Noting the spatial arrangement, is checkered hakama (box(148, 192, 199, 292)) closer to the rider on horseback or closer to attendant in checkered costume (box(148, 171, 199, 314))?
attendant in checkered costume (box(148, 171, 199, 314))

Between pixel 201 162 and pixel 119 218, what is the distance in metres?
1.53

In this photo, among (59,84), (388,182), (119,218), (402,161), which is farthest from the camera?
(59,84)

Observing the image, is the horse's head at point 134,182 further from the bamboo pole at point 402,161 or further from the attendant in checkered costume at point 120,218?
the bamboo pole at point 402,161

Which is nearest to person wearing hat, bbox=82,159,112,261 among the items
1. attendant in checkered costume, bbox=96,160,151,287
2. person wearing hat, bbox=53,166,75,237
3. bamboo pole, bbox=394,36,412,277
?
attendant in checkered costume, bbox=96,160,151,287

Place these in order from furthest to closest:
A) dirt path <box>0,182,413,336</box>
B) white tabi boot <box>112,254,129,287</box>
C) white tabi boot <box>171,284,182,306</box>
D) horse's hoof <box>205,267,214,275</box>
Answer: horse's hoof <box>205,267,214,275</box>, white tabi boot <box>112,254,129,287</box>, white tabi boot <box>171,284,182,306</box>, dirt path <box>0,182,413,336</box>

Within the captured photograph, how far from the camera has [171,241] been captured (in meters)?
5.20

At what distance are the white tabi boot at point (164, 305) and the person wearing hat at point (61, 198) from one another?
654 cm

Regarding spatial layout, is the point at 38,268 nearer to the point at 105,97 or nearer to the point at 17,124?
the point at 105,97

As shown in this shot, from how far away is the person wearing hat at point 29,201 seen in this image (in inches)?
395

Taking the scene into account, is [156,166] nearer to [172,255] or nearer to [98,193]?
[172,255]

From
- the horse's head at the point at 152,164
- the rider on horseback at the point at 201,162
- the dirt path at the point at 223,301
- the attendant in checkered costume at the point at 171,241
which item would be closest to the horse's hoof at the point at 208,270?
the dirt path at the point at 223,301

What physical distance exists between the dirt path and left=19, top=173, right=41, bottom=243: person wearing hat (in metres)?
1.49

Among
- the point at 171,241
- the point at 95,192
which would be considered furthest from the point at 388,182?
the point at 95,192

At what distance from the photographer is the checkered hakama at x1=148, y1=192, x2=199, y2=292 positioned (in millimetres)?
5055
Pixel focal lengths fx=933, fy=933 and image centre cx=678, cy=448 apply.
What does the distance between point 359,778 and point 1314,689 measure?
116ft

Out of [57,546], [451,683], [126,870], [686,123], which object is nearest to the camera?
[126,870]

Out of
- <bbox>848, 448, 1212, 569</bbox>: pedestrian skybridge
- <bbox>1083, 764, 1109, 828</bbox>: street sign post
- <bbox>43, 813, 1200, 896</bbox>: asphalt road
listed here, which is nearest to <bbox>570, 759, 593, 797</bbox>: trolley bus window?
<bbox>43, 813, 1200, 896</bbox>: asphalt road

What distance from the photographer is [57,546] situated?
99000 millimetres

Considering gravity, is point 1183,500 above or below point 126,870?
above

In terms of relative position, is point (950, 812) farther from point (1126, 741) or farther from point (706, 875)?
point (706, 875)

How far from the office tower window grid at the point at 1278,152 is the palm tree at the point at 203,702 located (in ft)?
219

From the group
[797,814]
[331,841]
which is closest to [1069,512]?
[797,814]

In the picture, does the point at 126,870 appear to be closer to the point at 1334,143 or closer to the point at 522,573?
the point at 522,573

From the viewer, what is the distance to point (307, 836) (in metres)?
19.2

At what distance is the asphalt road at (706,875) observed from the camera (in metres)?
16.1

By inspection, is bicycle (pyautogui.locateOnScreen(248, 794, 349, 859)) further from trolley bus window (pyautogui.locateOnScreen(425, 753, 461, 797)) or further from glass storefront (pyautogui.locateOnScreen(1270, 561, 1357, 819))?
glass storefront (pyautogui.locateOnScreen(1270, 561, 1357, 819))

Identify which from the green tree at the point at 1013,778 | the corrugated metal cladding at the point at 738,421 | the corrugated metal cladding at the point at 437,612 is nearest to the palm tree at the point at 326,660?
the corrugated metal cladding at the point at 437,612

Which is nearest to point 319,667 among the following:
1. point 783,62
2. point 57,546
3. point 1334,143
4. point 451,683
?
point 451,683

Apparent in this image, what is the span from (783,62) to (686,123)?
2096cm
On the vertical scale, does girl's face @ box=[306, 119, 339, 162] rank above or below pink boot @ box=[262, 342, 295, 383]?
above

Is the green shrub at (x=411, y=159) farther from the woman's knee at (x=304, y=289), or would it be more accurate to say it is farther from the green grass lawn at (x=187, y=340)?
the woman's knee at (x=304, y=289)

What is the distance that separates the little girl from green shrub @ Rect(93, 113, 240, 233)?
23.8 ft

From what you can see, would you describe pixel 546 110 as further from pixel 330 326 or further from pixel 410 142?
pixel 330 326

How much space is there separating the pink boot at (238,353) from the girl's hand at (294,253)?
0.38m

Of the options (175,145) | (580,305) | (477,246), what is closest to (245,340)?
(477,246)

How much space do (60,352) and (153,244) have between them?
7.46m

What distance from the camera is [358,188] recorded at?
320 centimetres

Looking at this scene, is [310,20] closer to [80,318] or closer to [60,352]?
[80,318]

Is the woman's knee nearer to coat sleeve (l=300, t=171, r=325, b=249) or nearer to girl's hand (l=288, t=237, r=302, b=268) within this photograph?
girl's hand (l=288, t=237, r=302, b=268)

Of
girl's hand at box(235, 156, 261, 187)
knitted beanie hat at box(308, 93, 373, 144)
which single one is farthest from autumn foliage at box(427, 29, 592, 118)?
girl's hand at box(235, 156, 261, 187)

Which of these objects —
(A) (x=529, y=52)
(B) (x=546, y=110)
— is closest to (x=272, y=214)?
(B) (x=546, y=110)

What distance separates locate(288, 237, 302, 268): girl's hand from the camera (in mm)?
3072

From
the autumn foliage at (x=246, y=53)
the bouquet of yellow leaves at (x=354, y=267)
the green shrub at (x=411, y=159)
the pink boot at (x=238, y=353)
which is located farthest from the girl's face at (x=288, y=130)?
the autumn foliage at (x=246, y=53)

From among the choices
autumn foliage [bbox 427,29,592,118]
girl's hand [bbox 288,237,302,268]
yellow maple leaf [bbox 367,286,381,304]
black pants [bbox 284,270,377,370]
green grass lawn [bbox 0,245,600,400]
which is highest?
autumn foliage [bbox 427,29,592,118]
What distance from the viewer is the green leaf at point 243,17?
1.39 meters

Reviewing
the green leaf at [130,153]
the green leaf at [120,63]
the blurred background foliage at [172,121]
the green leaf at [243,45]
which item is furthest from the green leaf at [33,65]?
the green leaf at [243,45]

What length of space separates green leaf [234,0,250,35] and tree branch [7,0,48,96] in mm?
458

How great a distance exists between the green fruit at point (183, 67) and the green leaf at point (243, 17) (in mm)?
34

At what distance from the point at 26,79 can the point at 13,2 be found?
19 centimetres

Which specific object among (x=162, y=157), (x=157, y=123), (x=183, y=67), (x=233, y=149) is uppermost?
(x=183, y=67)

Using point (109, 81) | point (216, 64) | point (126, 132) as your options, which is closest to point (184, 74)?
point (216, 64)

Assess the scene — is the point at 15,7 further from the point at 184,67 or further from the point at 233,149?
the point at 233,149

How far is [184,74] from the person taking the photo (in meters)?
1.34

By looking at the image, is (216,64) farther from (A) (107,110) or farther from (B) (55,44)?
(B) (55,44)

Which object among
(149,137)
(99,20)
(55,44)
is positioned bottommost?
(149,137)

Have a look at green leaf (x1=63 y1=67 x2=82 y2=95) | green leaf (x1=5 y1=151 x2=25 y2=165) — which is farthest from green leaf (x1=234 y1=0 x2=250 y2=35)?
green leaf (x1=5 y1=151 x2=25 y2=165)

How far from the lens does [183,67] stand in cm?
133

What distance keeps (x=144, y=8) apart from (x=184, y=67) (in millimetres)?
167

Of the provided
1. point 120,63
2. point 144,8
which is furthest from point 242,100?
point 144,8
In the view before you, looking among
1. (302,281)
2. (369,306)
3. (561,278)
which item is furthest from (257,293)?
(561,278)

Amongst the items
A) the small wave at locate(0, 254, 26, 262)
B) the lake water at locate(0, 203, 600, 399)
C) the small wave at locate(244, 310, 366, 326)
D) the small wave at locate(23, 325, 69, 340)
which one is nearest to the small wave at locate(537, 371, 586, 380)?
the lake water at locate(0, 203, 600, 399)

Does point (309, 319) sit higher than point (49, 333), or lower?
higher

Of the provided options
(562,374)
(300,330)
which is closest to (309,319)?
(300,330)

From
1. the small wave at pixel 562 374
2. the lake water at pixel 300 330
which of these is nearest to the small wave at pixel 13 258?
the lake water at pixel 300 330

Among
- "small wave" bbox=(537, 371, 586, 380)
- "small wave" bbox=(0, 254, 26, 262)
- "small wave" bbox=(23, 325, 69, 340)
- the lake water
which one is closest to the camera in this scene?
#####
- _TASK PROMPT_: From the "Have a look" line to the close of the listing, restate each line word for word.

- _EXERCISE RESPONSE_:
Have a look at green leaf (x1=63 y1=67 x2=82 y2=95) | green leaf (x1=5 y1=151 x2=25 y2=165) — which is farthest from green leaf (x1=234 y1=0 x2=250 y2=35)?
green leaf (x1=5 y1=151 x2=25 y2=165)

How far from the lens does [183,67] stand in cm?
133

What distance keeps (x=144, y=8) apart from (x=184, y=67) (in millimetres)?
167

Of the provided
1. point 120,63
2. point 144,8
which is furthest from point 242,100?
point 144,8
In the view before you, looking among
1. (302,281)
2. (369,306)
3. (561,278)
which item is furthest from (257,293)?
(561,278)

Amongst the items
A) the small wave at locate(0, 254, 26, 262)
B) the lake water at locate(0, 203, 600, 399)
C) the small wave at locate(244, 310, 366, 326)
D) the small wave at locate(23, 325, 69, 340)
which one is nearest to the small wave at locate(537, 371, 586, 380)?
the lake water at locate(0, 203, 600, 399)

Does point (309, 319) sit higher than point (49, 333), or lower?
higher

Of the provided options
(562,374)
(300,330)
which is closest to (309,319)?
(300,330)

From
1. the small wave at pixel 562 374
2. the lake water at pixel 300 330
which of these is nearest to the small wave at pixel 13 258?
the lake water at pixel 300 330

Among
- "small wave" bbox=(537, 371, 586, 380)
- "small wave" bbox=(0, 254, 26, 262)
- "small wave" bbox=(23, 325, 69, 340)
- the lake water
which one is closest to the camera in this scene?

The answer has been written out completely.